A Polícia Civil de Goiás, por meio da Delegacia Estadual de Repressão a Crimes Rurais (DERCR), deflagrou, nesta terça-feira (25), a segunda fase da Operação Crédito Oculto. Ao todo, foram cumpridos quatro mandados de prisão preventiva, três de prisão temporária e oito mandados de busca e apreensão domiciliar. As investigações apontaram para uma associação criminosa voltada para a prática de crime de estelionato em Goiás e vários outros Estados. A investigação aponta que o grupo aplicava fraudes envolvendo a compra e revenda de gado.

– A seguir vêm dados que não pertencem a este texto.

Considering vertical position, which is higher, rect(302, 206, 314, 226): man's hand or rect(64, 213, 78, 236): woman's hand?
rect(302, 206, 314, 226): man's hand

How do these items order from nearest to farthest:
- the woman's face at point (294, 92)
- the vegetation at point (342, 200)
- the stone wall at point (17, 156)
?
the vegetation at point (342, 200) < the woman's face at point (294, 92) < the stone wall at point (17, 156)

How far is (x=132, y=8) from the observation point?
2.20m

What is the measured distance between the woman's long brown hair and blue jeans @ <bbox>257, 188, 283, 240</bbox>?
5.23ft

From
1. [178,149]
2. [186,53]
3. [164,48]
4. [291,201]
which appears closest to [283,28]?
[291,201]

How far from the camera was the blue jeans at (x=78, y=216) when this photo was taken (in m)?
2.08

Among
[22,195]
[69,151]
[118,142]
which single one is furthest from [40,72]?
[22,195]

Após a prisão em flagrante dos investigados Leandro Severino Alves e José Ribamar Pereira Silva, na primeira fase da operação, em dezembro do ano passado, foi apurado que o reeducando Elson Francisco Santos – que estava cumprindo pena na companhia de Leandro Severino e Antonio Varela Fernandes Sobrinho – liderava a associação criminosa especializada em golpes contra empresários, produtores rurais e comerciantes de animais.

Restou apurada ainda a participação de José Ribamar Pereira Silva, responsável por fazer contratos com dados e selo de cartório falsos, juntamente com sua filha Clara Maria Pontes Pereira e seu funcionário Reginaldo Benedito da Silva. Toda movimentação financeira desta associação criminosa foi realizada por indivíduo ainda não identificado, mas sabido ser residente em outro Estado, e que segue sendo investigado pela DERCR.

Tiago Martins Silva, também preso, é suspeito de emprestar sua conta bancária para receber valores ilícitos e auxiliar o investigado Leandro nas visitas às fazendas, a fim de verificar os animais que seriam adquiridos de forma fraudulenta, bem como era responsável por procurar pessoas que quisessem comprar os animais produto de crime. Ao término das diligências, foi dado cumprimento aos mandados de prisão e ainda feito um auto de prisão em flagrante por tráfico de drogas.

A divulgação da imagem e identificação dos presos foi precedida nos termos da Lei n.º 13.869, Portaria n.º 547/2021 – PC, Despacho da Delegada Titular desta unidade, nº 03 DERCR/DGPC- 13550, e do Despacho do Delegado responsável pelas investigações, especialmente porque visa à identificação de outros eventuais crimes cometidos pelos investigados, bem como surgimento de novas testemunhas e elementos informativos.